Next, we tested the hypothesis whether peoples’ preference for a female and male voice in supporting takeover requests in highly automated driving was different between English and non-English speaking countries. Figure 9 presents a scatter plot, showing the numbers of respondents per country who indicated that they would like to receive a female or a male voice. The overall percentage of respondents who expressed preference for a female voice was 43% (514/1,205), and the overall percentage of people who expressed preference for a male voice was 20% (244/1,205). The corresponding percentages were 42% (71/168) and 22% (37/168) for English speaking countries, and they were 43% (443/1,037) and 20% (207/1,037) for non-English speaking countries. The differences between English speaking countries and non-English speaking countries were not statistically significant (female voice: RR = 0.99, 95% CI [0.82–1.20]; male voice: RR = 1.10, 95% CI [0.81–1.50]).

Numbers of respondents from English and non-English speaking countries who indicated a preference for a male and a female voice for a takeover request during highly automated driving (Q27).

Figure 9: Numbers of respondents from English and non-English speaking countries who indicated a preference for a male and a female voice for a takeover request during highly automated driving (Q27).

The dashed line represents the ratio between the number of respondents who preferred a female voice and the number of respondents who preferred a male voice. The solid line is the line of unity. No labels are shown for countries with five or less respondents indicating a male voice, to support the clarity of the figure.
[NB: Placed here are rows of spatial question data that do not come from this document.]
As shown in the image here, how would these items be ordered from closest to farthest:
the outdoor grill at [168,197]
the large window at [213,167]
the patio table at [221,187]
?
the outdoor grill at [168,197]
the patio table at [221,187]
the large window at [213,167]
Country abbreviations are listed according to ISO 3166-1 alpha-3.

Analyses of textual comments

The respondents provided their feedback on the disadvantages of the PA in Q17. The responses that were less than five characters long (N = 181) or that were not written in English (N = 39) were ignored. Comments were processed before data filtering and were hence based on all 2,000 responses. 12.4% of the respondents (N = 151) provided negative feedback on the auditory interfaces in parking assistants. Many people (N = 135) indicated that PA systems were annoying, for example: “Sound should not be too loud and annoying” and “I think it could be annoying especially when your focusing”. Thirty-seven respondents pointed out that the PA used overly loud sounds. Several answers to the question contained comments that the PA sounds can be distracting (N = 21) and inaccurate (N = 48). Five respondents indicated that they would prefer feedback in other types of modalities, for example: “annoying, use something else instead of the constant loud beeping sounds” and “The sound, a voice message would be better”. Five respondents indicated that the PA systems cannot be used by deaf people.

The respondents indicated their opinion on the disadvantages of the FCWS in Q23. The responses that were less than five characters long (N = 276) or that were not written in English (N = 35) were not included in the analysis. Sixteen respondents indicated that the auditory feedback used in FCWS was annoying, for example: “This situation might come up too often so the warning sound may get annoying fast” and “The beeps might feel annoying”.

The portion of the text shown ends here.